Items listed in a dataset:
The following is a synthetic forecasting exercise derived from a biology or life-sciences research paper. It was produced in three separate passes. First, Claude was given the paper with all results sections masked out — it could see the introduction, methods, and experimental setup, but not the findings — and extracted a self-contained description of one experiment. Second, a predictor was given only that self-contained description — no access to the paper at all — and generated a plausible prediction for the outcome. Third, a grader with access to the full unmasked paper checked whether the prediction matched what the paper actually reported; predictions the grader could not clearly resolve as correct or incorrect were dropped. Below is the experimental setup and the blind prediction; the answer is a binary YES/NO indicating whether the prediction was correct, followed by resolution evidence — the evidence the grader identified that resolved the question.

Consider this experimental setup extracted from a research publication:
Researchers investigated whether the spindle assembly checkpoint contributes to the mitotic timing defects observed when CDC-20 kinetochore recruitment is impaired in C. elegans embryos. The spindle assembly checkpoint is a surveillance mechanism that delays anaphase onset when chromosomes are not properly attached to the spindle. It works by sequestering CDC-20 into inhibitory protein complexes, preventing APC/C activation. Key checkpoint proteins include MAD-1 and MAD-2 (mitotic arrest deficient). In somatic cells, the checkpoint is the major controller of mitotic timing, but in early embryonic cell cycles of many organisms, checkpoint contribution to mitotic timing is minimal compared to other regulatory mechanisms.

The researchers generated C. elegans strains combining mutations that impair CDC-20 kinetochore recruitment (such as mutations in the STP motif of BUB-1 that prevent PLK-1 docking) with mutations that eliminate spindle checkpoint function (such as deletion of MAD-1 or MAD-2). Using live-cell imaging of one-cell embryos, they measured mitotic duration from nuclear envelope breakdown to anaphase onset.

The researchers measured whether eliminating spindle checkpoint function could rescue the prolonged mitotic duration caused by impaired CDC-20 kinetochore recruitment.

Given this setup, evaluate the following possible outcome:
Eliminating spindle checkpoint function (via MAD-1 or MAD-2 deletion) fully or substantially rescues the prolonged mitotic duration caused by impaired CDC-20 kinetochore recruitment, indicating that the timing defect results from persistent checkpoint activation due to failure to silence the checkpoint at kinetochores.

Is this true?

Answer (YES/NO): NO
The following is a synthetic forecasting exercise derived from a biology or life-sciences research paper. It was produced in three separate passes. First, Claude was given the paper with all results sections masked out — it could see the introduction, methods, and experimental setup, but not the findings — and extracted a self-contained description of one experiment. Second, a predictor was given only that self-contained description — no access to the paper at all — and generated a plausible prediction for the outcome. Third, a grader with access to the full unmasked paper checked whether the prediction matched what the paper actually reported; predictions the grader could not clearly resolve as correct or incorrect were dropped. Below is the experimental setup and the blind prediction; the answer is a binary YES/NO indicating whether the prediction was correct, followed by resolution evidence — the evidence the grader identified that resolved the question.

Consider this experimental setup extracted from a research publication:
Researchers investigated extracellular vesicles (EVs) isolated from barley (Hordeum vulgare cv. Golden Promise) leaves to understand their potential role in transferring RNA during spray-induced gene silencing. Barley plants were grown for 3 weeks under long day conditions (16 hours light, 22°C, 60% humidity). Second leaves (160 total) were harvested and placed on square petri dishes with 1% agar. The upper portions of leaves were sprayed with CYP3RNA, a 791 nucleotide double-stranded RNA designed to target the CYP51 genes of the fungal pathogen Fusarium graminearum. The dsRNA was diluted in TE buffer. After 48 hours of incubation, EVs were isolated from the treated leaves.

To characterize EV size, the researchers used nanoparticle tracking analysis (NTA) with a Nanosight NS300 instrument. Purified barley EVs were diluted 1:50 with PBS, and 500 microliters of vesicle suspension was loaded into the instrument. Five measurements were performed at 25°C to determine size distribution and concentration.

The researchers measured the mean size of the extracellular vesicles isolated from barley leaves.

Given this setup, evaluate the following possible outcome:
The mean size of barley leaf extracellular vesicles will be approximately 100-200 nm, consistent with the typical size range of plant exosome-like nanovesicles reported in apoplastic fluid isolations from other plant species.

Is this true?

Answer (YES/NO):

**EXERCISE PROMPT**: Could all of the entries be retyped word for word?

**TASK RESULT**:
The following is a synthetic forecasting exercise derived from a biology or life-sciences research paper. It was produced in three separate passes. First, Claude was given the paper with all results sections masked out — it could see the introduction, methods, and experimental setup, but not the findings — and extracted a self-contained description of one experiment. Second, a predictor was given only that self-contained description — no access to the paper at all — and generated a plausible prediction for the outcome. Third, a grader with access to the full unmasked paper checked whether the prediction matched what the paper actually reported; predictions the grader could not clearly resolve as correct or incorrect were dropped. Below is the experimental setup and the blind prediction; the answer is a binary YES/NO indicating whether the prediction was correct, followed by resolution evidence — the evidence the grader identified that resolved the question.

Consider this experimental setup extracted from a research publication:
Researchers investigated whether the spindle assembly checkpoint contributes to the mitotic timing defects observed when CDC-20 kinetochore recruitment is impaired in C. elegans embryos. The spindle assembly checkpoint is a surveillance mechanism that delays anaphase onset when chromosomes are not properly attached to the spindle. It works by sequestering CDC-20 into inhibitory protein complexes, preventing APC/C activation. Key checkpoint proteins include MAD-1 and MAD-2 (mitotic arrest deficient). In somatic cells, the checkpoint is the major controller of mitotic timing, but in early embryonic cell cycles of many organisms, checkpoint contribution to mitotic timing is minimal compared to other regulatory mechanisms.

The researchers generated C. elegans strains combining mutations that impair CDC-20 kinetochore recruitment (such as mutations in the STP motif of BUB-1 that prevent PLK-1 docking) with mutations that eliminate spindle checkpoint function (such as deletion of MAD-1 or MAD-2). Using live-cell imaging of one-cell embryos, they measured mitotic duration from nuclear envelope breakdown to anaphase onset.

The researchers measured whether eliminating spindle checkpoint function could rescue the prolonged mitotic duration caused by impaired CDC-20 kinetochore recruitment.

Given this setup, evaluate the following possible outcome:
Eliminating spindle checkpoint function (via MAD-1 or MAD-2 deletion) fully or substantially rescues the prolonged mitotic duration caused by impaired CDC-20 kinetochore recruitment, indicating that the timing defect results from persistent checkpoint activation due to failure to silence the checkpoint at kinetochores.

Is this true?

Answer (YES/NO): NO
The following is a synthetic forecasting exercise derived from a biology or life-sciences research paper. It was produced in three separate passes. First, Claude was given the paper with all results sections masked out — it could see the introduction, methods, and experimental setup, but not the findings — and extracted a self-contained description of one experiment. Second, a predictor was given only that self-contained description — no access to the paper at all — and generated a plausible prediction for the outcome. Third, a grader with access to the full unmasked paper checked whether the prediction matched what the paper actually reported; predictions the grader could not clearly resolve as correct or incorrect were dropped. Below is the experimental setup and the blind prediction; the answer is a binary YES/NO indicating whether the prediction was correct, followed by resolution evidence — the evidence the grader identified that resolved the question.

Consider this experimental setup extracted from a research publication:
Researchers investigated extracellular vesicles (EVs) isolated from barley (Hordeum vulgare cv. Golden Promise) leaves to understand their potential role in transferring RNA during spray-induced gene silencing. Barley plants were grown for 3 weeks under long day conditions (16 hours light, 22°C, 60% humidity). Second leaves (160 total) were harvested and placed on square petri dishes with 1% agar. The upper portions of leaves were sprayed with CYP3RNA, a 791 nucleotide double-stranded RNA designed to target the CYP51 genes of the fungal pathogen Fusarium graminearum. The dsRNA was diluted in TE buffer. After 48 hours of incubation, EVs were isolated from the treated leaves.

To characterize EV size, the researchers used nanoparticle tracking analysis (NTA) with a Nanosight NS300 instrument. Purified barley EVs were diluted 1:50 with PBS, and 500 microliters of vesicle suspension was loaded into the instrument. Five measurements were performed at 25°C to determine size distribution and concentration.

The researchers measured the mean size of the extracellular vesicles isolated from barley leaves.

Given this setup, evaluate the following possible outcome:
The mean size of barley leaf extracellular vesicles will be approximately 100-200 nm, consistent with the typical size range of plant exosome-like nanovesicles reported in apoplastic fluid isolations from other plant species.

Is this true?

Answer (YES/NO):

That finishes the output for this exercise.